Más de una vez he intentado saltarme el escaldado por ahorrar tiempo y el resultado ha sido un gazpacho con un regusto a pepino crudo demasiado protagonista. Aprendí la lección de la mano de Carmen Tía Alia (Directo al Paladar): solo necesitas 30 segundos en agua hirviendo y un choque helado para que la piel se desprenda y el tomate entregue todo su sabor sin acidez.
Ingredientes
- 800 g de tomate maduro
- 130 g de pimiento verde italiano
- 250 g de pepino
- 80 g de cebolla roja
- 1 diente de ajo
- 1 guindilla fresca (o ½ cayena seca)
- 60 ml de aceite de oliva virgen extra
- 15 ml de vinagre de manzana
- ½ cucharadita de pimentón dulce
- Sal y pimienta negra recién molida al gusto
- 200 ml de agua fría (opcional)
Una vez tengas todos los ingredientes a mano, el proceso es casi un juego. Lo primero es lavar bien todas las hortalizas. Después, con un cuchillo afilado haz una cruz poco profunda en la base de cada tomate. Pon una olla con agua a hervir y un recipiente con agua y hielo al lado. Cuando el agua rompa a borbotones, sumerge los tomates durante 30 segundos y pásalos de inmediato al agua helada. Verás cómo la piel se arruga y se desprende prácticamente sola. Pélalos, retira el corazón duro y trocéalos en cuartos.
Coloca los trozos de tomate en el vaso del robot. Añade el pimiento verde troceado y sin semillas, el pepino pelado, la cebolla roja en trozos, el ajo entero y la guindilla sin pepitas (así controlas el picante). Vierte el aceite, el vinagre, el pimentón, la sal y la pimienta. Si te gusta más ligero, añade el agua fría. La clave está en el equilibrio: la guindilla solo debe sugerir picante, no invadir el paladar.

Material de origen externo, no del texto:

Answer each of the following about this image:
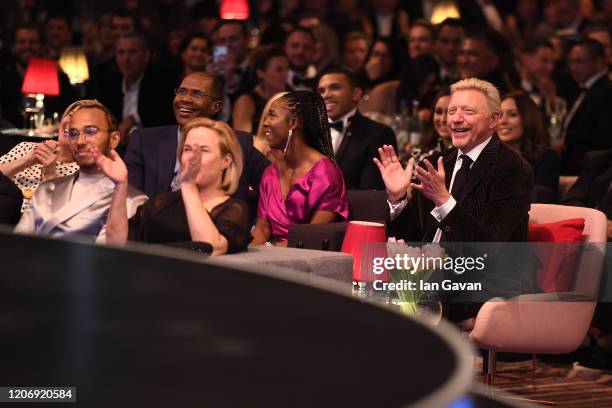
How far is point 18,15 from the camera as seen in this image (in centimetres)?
1488

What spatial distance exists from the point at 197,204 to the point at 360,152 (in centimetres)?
282

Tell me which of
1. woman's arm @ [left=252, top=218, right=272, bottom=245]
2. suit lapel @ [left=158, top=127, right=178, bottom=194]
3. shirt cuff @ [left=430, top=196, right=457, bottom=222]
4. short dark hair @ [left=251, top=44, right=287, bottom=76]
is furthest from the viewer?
short dark hair @ [left=251, top=44, right=287, bottom=76]

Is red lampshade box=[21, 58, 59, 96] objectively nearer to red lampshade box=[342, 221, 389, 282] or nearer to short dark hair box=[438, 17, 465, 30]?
short dark hair box=[438, 17, 465, 30]

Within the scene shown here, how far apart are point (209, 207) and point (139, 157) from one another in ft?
5.34

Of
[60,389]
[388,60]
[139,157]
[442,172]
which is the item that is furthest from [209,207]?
[388,60]

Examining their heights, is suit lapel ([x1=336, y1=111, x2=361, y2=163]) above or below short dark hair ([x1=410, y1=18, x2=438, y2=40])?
below

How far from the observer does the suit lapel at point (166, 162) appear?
6113mm

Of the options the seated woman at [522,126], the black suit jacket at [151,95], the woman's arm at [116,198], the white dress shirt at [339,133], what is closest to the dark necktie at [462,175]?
the woman's arm at [116,198]

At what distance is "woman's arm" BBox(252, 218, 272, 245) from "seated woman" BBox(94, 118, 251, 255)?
115cm

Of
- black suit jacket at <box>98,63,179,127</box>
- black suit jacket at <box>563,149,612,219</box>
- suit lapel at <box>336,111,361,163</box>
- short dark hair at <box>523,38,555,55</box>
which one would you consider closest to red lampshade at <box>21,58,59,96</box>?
black suit jacket at <box>98,63,179,127</box>

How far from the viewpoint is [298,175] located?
6.06m

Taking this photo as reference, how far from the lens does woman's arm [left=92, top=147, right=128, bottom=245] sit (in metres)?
4.45

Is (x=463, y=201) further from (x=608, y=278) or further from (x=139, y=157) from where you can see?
(x=139, y=157)

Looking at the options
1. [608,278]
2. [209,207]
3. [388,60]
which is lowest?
[608,278]
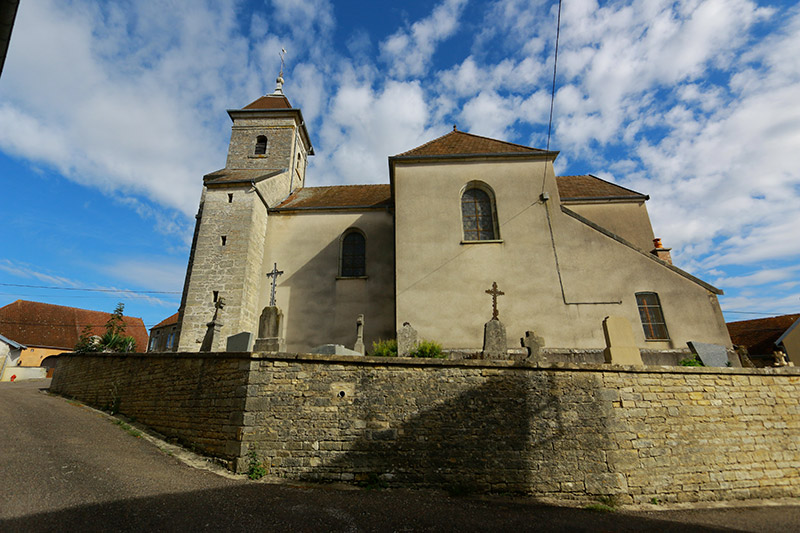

El gazpacho no es una sopa fría de tomate batido: es una infusión de huerta que necesita reposo para que el ajo y la guindilla entreguen su carácter sin rugir.
Cierra bien la tapa y selecciona en la pantalla la receta guiada de gazpacho. El robot programará 1 minuto a velocidad 8, sin temperatura. Al terminar, abre y observa la textura: debe ser homogénea pero no pastosa. Si la quieres más aterciopelada, tritura otros 30 segundos a velocidad 10. Si la prefieres más fluida, añade un chorrito de agua fría y mezcla 10 segundos a velocidad 5. Un consejo: huele el vaso en este punto; si el aroma a pepino domina, una pizca más de sal y pimienta lo equilibra.
Vierte el gazpacho en una jarra o en un tupper hermético y mételo en la nevera. El reposo mínimo son 30 minutos, pero mi consejo es que lo prepares por la mañana para comerlo en la comida: dos horas de frío funden los sabores de manera que parecerá otra cosa. Remueve antes de servir y rectifica de sal, porque el frío engaña al paladar. Sirve en cuencos helados con piñones tostados, cebollino picado y unos cubitos de hielo justo antes de llevar a la mesa.
Variaciones y maridaje
Marida con un vino blanco joven y aromático, como un Verdejo de Rueda, o con una manzanilla si quieres darle un aire andaluz. Ambos potencian el frescor de la sopa sin opacar el toque picante.
Si no tienes robot de cocina, la receta funciona igual con una batidora de vaso: pela los tomates igualmente, tritura largo y fino, y cuélalos después por un chino si quieres asegurar una textura sedosa. El reposo en frío sigue siendo innegociable.
Se conserva hasta 3 días en la nevera, en un recipiente hermético. Como no lleva pan, no se oxida tan rápido y aguanta bien. No lo congeles: el pepino y el tomate pierden su estructura y se separa el agua al descongelar.